Après avoir longtemps considéré que la cause de l’asthme était due à l'obstruction des bronches par des sécrétions épaisses et filantes, on en vint à une autre théorie : la névrose des centres respiratoires bulbaires (Brissaud, G. Sée, 1885). Puis on en vint à considérer qu'il avait pour origine une intoxication, soit alimentaire soit décharge d'acide urique, etc. (Schemmer, Bouchard, Brugelman, Huchard).
Puis ce fut la goutte et la diathèse arthritique ; mais malgré ces conceptions, la cause de l'hyperexcitabilité des centres pneumogastriques restait aussi mystérieuse que les facteurs qui les mettaient en branle.
On en fit des conclusions tout de même :
- « L'arthritisme serait une auto-intoxication et celle-ci serait elle-même la conséquence de toutes les intoxications et de toutes les infections » (Miranda).
- « Tout asthme sous entend une infection ou une intoxication » (Moncorgé).
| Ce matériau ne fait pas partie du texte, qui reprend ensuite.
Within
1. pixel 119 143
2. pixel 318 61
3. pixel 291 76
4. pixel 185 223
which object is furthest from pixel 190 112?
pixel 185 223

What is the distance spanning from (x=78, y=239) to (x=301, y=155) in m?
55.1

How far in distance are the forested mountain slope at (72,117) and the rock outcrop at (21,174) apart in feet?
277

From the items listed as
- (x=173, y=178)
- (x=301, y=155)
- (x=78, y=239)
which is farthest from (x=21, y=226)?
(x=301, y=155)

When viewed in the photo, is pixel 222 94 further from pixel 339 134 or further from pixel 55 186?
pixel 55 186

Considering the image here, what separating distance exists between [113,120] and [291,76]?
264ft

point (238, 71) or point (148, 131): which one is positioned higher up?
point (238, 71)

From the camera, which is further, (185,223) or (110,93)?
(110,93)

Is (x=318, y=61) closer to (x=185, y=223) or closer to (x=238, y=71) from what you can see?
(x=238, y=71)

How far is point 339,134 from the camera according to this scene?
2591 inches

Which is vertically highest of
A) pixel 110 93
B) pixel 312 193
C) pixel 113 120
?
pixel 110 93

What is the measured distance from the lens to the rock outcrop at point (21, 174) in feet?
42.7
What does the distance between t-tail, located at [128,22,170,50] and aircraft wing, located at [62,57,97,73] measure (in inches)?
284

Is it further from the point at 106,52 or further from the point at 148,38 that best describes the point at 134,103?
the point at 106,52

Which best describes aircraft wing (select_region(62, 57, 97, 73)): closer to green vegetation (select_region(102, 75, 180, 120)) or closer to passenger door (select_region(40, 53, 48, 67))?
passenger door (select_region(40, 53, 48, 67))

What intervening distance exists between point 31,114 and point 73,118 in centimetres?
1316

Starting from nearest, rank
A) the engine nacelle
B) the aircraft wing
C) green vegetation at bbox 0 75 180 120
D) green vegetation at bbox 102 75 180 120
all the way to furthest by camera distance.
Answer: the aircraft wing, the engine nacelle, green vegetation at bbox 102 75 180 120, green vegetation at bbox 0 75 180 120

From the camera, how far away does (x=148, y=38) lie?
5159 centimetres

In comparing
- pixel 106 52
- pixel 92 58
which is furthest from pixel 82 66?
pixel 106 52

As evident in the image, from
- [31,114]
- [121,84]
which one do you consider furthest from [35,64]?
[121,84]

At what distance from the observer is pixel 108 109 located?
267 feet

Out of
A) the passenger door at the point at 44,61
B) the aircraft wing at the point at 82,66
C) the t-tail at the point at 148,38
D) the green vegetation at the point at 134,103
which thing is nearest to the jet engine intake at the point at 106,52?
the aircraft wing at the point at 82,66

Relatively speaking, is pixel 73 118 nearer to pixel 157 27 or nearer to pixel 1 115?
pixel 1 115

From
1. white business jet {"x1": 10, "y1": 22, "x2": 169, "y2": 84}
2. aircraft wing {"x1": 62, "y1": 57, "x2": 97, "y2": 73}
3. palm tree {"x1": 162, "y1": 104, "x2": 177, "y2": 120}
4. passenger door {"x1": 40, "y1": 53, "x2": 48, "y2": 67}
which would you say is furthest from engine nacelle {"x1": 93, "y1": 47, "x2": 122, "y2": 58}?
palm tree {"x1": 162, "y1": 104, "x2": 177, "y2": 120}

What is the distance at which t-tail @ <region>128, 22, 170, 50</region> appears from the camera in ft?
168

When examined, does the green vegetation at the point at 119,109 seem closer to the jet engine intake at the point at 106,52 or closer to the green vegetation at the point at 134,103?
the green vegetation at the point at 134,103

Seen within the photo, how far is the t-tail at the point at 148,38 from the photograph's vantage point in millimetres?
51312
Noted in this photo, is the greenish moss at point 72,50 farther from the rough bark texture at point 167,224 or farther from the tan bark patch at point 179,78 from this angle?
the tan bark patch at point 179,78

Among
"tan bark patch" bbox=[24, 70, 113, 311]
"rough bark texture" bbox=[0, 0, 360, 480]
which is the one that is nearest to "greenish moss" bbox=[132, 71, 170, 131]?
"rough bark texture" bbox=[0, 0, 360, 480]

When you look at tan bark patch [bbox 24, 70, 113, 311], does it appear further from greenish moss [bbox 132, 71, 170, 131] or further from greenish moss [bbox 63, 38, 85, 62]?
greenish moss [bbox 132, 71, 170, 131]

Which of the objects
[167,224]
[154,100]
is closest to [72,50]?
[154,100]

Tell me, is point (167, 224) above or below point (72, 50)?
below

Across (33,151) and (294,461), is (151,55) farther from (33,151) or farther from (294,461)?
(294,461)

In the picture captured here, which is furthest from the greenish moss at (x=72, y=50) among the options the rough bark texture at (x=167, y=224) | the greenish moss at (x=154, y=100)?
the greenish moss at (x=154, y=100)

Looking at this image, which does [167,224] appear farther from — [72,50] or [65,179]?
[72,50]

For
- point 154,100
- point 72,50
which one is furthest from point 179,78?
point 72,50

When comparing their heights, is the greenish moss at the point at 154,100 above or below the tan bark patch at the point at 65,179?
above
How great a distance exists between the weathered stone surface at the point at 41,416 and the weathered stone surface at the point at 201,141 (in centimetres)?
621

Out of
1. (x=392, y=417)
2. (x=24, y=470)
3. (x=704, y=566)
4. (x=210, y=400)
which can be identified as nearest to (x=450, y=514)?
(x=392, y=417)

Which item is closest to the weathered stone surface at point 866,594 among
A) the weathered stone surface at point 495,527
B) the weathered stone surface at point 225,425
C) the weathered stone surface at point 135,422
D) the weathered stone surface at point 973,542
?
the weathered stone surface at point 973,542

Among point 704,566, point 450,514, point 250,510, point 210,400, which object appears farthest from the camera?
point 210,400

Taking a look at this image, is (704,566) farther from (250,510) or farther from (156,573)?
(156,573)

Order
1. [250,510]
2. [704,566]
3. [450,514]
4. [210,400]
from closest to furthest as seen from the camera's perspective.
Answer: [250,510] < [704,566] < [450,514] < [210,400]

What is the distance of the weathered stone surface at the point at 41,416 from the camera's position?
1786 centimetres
- « Il est la conséquence d'une intoxication alimentaire par suralimentation ou alimentation vicieuse » (Maurel et Pascault).
- « Il est la manifestation d'une insuffisance hépatique légère » (Glénard) etc.
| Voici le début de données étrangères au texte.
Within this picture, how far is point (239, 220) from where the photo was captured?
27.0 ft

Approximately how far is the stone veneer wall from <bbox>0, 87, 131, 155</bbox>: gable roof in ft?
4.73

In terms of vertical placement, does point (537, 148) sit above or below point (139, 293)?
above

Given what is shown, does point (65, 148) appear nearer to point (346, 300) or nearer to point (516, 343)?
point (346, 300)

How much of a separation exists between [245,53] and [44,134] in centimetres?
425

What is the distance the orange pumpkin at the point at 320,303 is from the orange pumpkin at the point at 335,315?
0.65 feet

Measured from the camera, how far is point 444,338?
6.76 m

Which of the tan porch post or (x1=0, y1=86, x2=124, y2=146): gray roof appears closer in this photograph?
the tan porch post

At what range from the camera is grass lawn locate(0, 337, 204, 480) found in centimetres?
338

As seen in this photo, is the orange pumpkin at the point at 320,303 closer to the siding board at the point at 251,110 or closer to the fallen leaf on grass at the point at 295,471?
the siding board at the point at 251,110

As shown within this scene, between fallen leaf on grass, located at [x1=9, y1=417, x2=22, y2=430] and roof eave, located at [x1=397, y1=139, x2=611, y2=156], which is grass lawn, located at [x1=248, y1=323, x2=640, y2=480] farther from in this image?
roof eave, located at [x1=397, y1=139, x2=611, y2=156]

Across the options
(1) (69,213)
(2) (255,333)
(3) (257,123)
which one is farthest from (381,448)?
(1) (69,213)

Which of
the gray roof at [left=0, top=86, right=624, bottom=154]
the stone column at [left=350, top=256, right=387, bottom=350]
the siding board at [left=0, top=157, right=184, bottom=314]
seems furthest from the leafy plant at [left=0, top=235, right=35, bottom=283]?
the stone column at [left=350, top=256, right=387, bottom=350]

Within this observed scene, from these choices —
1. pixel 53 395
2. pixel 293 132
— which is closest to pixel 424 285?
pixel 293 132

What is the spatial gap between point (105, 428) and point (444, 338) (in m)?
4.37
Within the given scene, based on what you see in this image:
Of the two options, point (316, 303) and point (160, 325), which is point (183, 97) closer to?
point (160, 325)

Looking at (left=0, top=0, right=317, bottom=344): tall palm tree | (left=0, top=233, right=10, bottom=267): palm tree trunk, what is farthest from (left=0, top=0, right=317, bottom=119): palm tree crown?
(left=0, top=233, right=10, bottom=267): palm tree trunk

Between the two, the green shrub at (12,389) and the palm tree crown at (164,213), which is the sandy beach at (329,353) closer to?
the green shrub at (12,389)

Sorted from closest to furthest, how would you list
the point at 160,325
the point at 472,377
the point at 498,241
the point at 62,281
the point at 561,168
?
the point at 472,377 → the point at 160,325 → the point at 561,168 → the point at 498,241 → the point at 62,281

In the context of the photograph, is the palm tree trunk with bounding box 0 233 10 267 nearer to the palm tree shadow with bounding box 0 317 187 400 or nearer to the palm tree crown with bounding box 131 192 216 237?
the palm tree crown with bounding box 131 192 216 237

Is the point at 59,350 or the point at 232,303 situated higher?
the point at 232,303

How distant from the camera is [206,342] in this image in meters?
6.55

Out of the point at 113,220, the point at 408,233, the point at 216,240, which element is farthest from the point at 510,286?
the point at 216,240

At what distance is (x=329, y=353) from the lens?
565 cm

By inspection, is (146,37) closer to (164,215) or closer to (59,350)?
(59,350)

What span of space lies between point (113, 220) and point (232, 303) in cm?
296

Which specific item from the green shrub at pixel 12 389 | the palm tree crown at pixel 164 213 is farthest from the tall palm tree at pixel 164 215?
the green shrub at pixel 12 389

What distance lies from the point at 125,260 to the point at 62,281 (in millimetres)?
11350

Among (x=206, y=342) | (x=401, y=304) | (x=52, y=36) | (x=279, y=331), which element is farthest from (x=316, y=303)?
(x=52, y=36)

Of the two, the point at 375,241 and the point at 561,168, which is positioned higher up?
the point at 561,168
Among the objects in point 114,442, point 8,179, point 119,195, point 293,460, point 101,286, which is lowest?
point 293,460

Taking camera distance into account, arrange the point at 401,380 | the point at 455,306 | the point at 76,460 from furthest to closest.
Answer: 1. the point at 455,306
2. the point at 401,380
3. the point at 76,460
On découvrit l'anaphylaxie et la conception de choc qui permit de « démolir définitivement la théorie de l’asthme névrose » et « qui confirmait la justesse des théories anciennes de l'hyperexcitabilité bulbaire » (F. Claude).
Nous sommes maintenant en 1926, l'asthmatique est considéré comme un individu déséquilibré dans ses humeurs, dans son système neurovégétatif et ayant un appareil respiratoire fragile, il est capable de réagir par une crise d'asthme à des influences innombrables qui se groupent en trois classes principales : épines irritatives, décharges toxiques et substances choquantes ».
On mit en avant une théorie « L'hypervagotonie » des asthmatiques qui permit d'entrevoir une approche thérapeutique fonctionnelle. On entreprit l'étude d'une vagotonie constitutionnelle par la voie du réflexe oculocardiaque (Heckel, Ségard, F. Claude, Castelnau, Galup) et par la voie pharmacodynamique (P. Valléry-Radot, J. Haguenau, A. Dolphus). Hélas, « cette théorie était loin de correspondre à la généralité des cas comme on l'avait cru primitivement » (F. Claude).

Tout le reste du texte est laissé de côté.